MWB-Vorstand Frank Esser sieht das Projekt mit einem hartnäckigen Protest aus der Nachbarschaft konfrontiert, „viele vor Ort sind kritisch“, muss er feststellen. Dabei sei die Wohnungsbaugenossenschaft offen fürs Gespräch, sei im Austausch mit der Initiative, auch mit Kommunalpolitikern wie SPD-Mann Filip Fischer, der sich die Bürgerinteressen in seinem Wahlbezirk in den vergangenen Monaten vehement zu eigen machte.
Anwohner befürchten Verkehrsprobleme und Ghettobildung
Die Anwohner fürchten Verkehrsprobleme rund um die geplante Zufahrt zum neuen Quartier an der Papenbuschstraße (Höhe Martinstraße), sie prognostizieren einen Kleinkrieg um Parkplätze, beklagen zu hohe Gebäude (drei bis vier Geschosse sind in Planung) und eine Ungleichverteilung sozialen Wohnraums im Stadtgebiet zu Lasten des Nordens. So befördere man Ghettobildung, war das Klima auf der Bürgerversammlung im späten Frühjahr gereizt.

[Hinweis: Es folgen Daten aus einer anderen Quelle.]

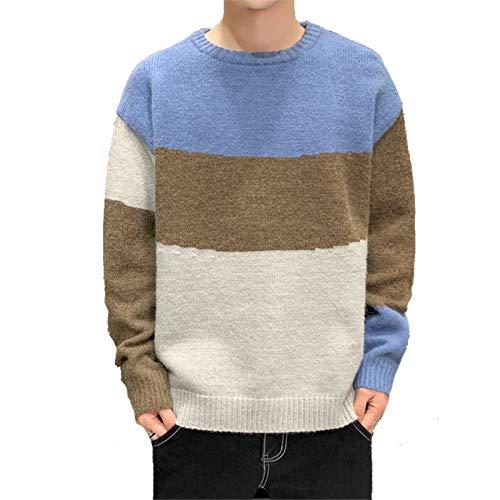 NQING Suéter De Cuello Redondo para Hombre Otoño/Invierno Tendencia Color Combinado Jersey Suéter Casual Suelto Adolescente Top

Es sei eine offene Frage, „wie lange das Verfahren mit der Abstimmung mit den Bürgern und dem Gestaltungsbeirat dauert“, klingen Essers Worte nicht optimistisch, jene 100 bezahlbaren Wohnungen möglichst schnell der großen Nachfrage gegenüberstellen zu können. Der vertraulich tagende Gestaltungsbeirat habe dem MWB auch noch ein paar Hausaufgaben aufgetragen hinsichtlich der Anordnung der geplanten Mehrfamilienhäuser oder aber der Müllentsorgung.
Chef vom Wohnungsbauunternehmen beklagt lange Verfahren: „Ein ernsthaftes Problem“
Dass es diese Widerstände gibt, lässt bei Esser mindestens Ernüchterung aufkommen. Jüngst erst gutachterlich für Mülheim festgestellt sei ein Wohnungsmangel in hoher vierstelliger Zahl, insbesondere an bezahlbarem Wohnraum. Die Forderungen, Wohnraum zu schaffen, seien laut. Doch wenn in eigener Nachbarschaft gebaut werden solle, gingen viele auf die Barrikaden. Dieses Verhalten sei „extrem ausgeprägt“, so Esser, der dazu eine gesellschaftliche Debatte dringend anrät, um sich im Wohnungsbau von Hemmschuhen zu befreien. Eine grüne Wiese am Papenbusch könne sich die Genossenschaft „nicht leisten“.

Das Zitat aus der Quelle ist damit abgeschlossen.